Tras su presentación en Cádiz el pasado 19 de marzo, la Asociación Slow Food tiene programadas una serie de actividades y talleres. La primera de ellas tuvo lugar el 1 de abril, en el Centro Ingravity, bajo el título Alimentación y menopausia. La exposición estuvo a cargo de María José de la Flor, experta en nutrición y seguridad alimentaria,  y miembro de Slow Food en Cádiz, que comentó una serie de pautas para adaptar la dieta a las necesidades de la mujer en esta etapa de su vida, caracterizada principalmente a la falta de estrógenos. Éstos son algunos de los supuestos:

Incremento de peso, como tendencia natural, con pérdida de masa muscular.
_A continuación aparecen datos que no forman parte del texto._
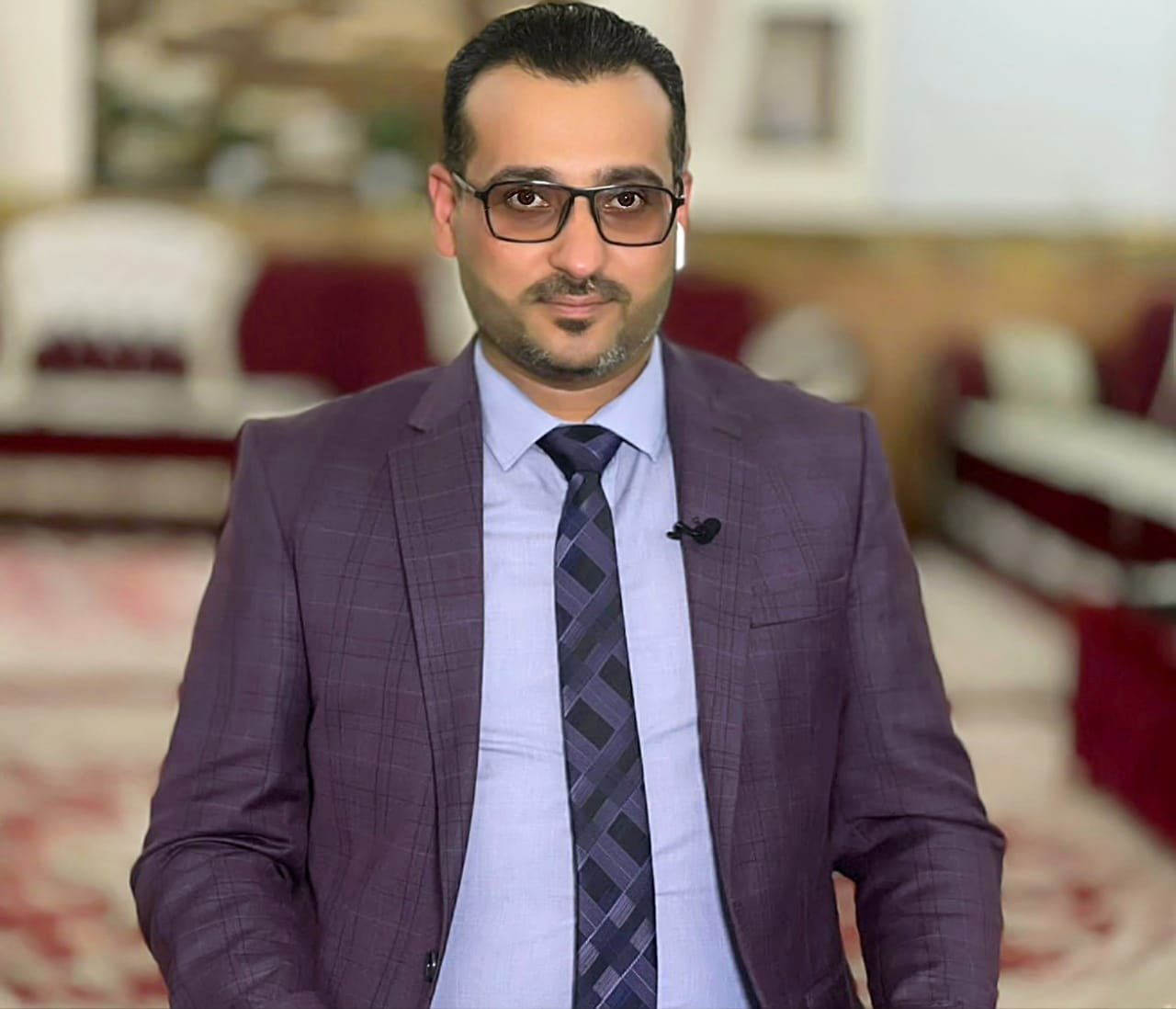 قانوني: السوداني تجاوز سلطاته بتدخله في البرلمان والقضاء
Por ello, tenemos menos necesidad de energía. (El problema es que damos más aporte). Conviene introducir en la dieta el pan integral y el arroz semiintegral. En caso de obesidad, conviene bajar de peso con la ayuda de un profesional de su confianza, para evitar complicaciones.

Descalcificación, osteoporosis, con aumento de los factores de riesgo: diabetes, colesterol, hipertensión, etc., es necesario un suplemento de calcio con vitamina D.  La práctica de ejercicio es lo mejor. El suplemento de calcio debe ir siempre bajo recomendación médica. No obstante, todo ello puede prevenirse con una dieta saludable.

Hipertensión: para ella es preciso una dieta baja en sal, evitando conservas y precocinados. Es interesante volver a utilizar las especias aromáticas en la cocina, por sus propiedades antimicrobianas. La dieta debe llevar menos grasas y azúcares, evitando o limitando la bollería industrial, frituras y conservas, utilizando buenos aceites en la cocina; el aceite de oliva virgen extra –sin quemarse- tiene excelentes propiedades, con un máximo de 5 cucharadas soperas al día.

Arteriosclerosis: debido a la grasa. El colesterol se encuentra en grasas animales. Por lo que hay que limitar el consumo de carnes rojas.

Y en cuanto a los alimentos: salvia e isoflavona de soja. La primera ayuda a controlar el sudor. La segunda, totalmente natural puede tomarse de por vida, siempre que hayan cesado los ciclos menstruales, para prevenir sangrados irregulares.

Antioxidantes: entre ellos están la fruta y verdura de color intenso (zanahorias por ejemplo, crudas), 3 frutas al día y 2 raciones de verdura diarias, una cruda y otra cocinada;  y la lecitina de soja. El vino tinto es recomendable. Los lácteos –semi o desnatados- deben consumirse 3 veces al día.

Legumbres: deberían consumirse solo en el almuerzo. Las legumbres son muy apropiadas para diabéticos y para niveles altos de colesterol, y no deberían olvidarse en los meses de verano, frias, como ensaladas (2-3 veces por semana). Las lentejas con pan son un alimento completo. Atención a las etiquetas de los supermercados en productos supuestamente integrales. (no salvados y refinados).

Proteínas: la mejor es la del huevo, que debe tomarse 4 a la semana. Sin embargo, puede que no podamos absorber todo el colesterol, y en la clara del huevo se bloquea la niotina.

Los frutos secos son muy beneficiosos consumidos en crudo, como alimentos insaturados, y por tener calcio y omega-3. Se aconsejan dos veces por semana (almendras, nueces y pistachos), preferiblemente en la primera mitad del día.

El pescado es necesario para el desarrollo nervioso, consumiéndolo dos veces por semana. El atún, debido a la posible contaminación por mercurio, debe limitarse a no más de 2 veces al mes. Desde este punto de vista, son mejores los túnidos de menor tamaño.

En cuanto a la carne, mejor la de ave, con pocas grasas. No obstante, el cerdo ibérico es mucho mejor.

Sobre el consumo de alcohol, las mejores bebidas para la mujer menopáusica son el vino tinto y la cerveza, sin pasarse de dos vasos diarios.

Y no olvidar el ejercicio, practicándolo al menos tres veces por semana; concretamente el taichí se ha demostrado como muy beneficioso.